A Câmara Municipal de Juiz de Fora aprovou no último dia 21 um projeto de lei que prevê a necessidade de autorização dos pais ou responsáveis para que estudantes participem de atividades pedagógicas relacionadas a temas de gênero em escolas públicas e privadas da cidade. A proposta, apresentada pela vereadora Roberta Lopes (PL), segue agora para análise do Executivo municipal e tem provocado debates entre parlamentares, educadores e representantes de movimentos LGBTQIAPN+.
Pelo texto aprovado, instituições de ensino deverão comunicar previamente às famílias sobre atividades que abordem assuntos como identidade de gênero, orientação sexual, diversidade sexual e igualdade de gênero. A participação dos alunos dependerá de manifestação formal dos responsáveis, indicando concordância ou recusa.
A proposta também estabelece penalidades para escolas que descumprirem as regras previstas. Entre as medidas estão advertências, aplicação de multas e até suspensão temporária das atividades da instituição em casos considerados mais graves.
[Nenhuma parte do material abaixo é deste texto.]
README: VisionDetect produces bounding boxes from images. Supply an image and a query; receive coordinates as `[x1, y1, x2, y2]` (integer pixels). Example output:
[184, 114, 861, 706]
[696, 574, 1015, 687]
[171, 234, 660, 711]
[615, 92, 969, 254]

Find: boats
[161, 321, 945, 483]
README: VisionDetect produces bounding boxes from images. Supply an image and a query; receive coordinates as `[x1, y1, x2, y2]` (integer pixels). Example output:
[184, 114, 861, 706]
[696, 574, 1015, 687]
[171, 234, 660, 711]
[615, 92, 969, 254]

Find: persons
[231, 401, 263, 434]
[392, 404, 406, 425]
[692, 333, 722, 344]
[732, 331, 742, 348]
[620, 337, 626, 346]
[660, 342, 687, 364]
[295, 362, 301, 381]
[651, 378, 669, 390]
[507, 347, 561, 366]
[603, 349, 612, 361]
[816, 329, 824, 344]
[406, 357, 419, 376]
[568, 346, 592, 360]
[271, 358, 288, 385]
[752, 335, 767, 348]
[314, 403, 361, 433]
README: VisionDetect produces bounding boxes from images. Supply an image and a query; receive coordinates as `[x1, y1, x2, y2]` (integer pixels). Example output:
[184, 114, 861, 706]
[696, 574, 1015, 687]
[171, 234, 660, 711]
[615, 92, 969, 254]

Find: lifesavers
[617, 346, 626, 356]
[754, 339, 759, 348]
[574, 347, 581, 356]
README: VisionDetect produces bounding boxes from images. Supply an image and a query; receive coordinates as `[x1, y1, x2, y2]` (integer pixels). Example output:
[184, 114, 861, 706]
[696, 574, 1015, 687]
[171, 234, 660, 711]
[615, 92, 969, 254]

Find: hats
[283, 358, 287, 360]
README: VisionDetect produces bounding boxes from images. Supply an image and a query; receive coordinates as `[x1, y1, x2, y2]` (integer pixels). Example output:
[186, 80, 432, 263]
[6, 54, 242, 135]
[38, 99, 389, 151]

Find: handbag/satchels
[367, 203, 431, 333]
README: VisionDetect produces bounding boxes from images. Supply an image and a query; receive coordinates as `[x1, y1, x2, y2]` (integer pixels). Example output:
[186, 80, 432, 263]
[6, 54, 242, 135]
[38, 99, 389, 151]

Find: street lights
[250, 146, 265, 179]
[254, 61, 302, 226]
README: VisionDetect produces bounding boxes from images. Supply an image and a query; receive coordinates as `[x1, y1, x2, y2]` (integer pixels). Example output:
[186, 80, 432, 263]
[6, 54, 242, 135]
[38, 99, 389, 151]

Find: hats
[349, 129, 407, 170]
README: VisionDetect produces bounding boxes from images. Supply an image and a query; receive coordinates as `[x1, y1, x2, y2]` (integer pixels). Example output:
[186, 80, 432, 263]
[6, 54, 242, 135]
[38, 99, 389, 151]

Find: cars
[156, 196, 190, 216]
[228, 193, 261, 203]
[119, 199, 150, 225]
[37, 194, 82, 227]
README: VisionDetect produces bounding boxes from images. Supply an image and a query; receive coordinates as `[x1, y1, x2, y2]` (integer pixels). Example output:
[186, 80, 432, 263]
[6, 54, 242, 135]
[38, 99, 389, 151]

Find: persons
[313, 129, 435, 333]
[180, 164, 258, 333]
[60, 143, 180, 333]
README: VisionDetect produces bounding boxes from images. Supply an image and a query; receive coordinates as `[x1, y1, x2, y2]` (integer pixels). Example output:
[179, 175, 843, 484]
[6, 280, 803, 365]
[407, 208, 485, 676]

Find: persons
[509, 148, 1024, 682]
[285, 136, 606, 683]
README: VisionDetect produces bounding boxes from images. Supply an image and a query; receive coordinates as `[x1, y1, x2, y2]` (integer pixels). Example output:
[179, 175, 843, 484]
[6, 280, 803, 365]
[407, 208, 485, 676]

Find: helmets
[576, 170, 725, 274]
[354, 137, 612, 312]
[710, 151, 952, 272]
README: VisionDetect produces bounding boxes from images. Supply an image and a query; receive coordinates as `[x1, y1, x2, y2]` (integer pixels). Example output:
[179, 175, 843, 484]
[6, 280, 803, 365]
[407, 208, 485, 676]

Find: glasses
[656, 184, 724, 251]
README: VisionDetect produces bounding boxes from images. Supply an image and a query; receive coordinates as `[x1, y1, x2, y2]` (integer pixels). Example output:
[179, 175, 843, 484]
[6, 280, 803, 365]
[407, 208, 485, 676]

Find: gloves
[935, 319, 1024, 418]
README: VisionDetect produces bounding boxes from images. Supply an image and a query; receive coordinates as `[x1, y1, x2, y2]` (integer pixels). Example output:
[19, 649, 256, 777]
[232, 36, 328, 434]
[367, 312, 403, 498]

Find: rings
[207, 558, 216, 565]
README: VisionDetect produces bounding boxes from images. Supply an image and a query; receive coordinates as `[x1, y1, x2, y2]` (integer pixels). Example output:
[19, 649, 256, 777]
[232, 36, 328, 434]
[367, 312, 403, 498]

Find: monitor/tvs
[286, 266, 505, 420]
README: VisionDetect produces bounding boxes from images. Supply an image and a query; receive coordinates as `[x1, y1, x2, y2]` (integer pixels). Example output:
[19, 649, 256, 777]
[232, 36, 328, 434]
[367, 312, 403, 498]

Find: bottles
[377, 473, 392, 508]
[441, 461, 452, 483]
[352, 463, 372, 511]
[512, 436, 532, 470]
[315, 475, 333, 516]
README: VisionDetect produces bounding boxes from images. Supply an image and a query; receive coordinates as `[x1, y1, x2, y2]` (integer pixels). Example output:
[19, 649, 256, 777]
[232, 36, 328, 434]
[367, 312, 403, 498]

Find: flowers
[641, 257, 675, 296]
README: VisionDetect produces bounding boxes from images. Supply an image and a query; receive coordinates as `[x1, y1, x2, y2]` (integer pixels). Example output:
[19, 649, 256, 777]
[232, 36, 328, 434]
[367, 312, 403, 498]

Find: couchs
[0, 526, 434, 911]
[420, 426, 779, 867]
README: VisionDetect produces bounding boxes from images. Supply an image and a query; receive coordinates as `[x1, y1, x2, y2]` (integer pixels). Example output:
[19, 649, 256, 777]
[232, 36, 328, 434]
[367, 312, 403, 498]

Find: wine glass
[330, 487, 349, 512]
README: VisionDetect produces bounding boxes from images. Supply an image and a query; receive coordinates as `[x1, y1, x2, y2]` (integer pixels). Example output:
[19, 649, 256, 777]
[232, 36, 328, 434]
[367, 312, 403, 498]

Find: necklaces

Ao defender o projeto durante a tramitação, Roberta Lopes afirmou que a proposta busca garantir aos pais o direito de decidir sobre conteúdos que, segundo ela, podem influenciar a formação moral e os valores de crianças e adolescentes. A vereadora argumenta que parte dessas atividades ultrapassa o caráter pedagógico e assume viés ideológico dentro do ambiente escolar.
A discussão em torno do projeto ampliou o debate sobre os limites da atuação pedagógica das escolas e o papel das famílias na definição de conteúdos considerados sensíveis. O tema gerou repercussão nas redes sociais e mobilizou entidades ligadas aos direitos humanos e à população LGBTQIAPN+ em Juiz de Fora.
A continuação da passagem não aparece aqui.